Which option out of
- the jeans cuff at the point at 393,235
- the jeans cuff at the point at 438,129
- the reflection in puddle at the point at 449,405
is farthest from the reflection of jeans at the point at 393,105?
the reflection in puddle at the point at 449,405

========

▶ _GOAL_:
Please reproduce the material above word for word, keeping every line as it is.

▶ _CORRECT ANSWER_:
Which option out of
- the jeans cuff at the point at 393,235
- the jeans cuff at the point at 438,129
- the reflection in puddle at the point at 449,405
is farthest from the reflection of jeans at the point at 393,105?
the reflection in puddle at the point at 449,405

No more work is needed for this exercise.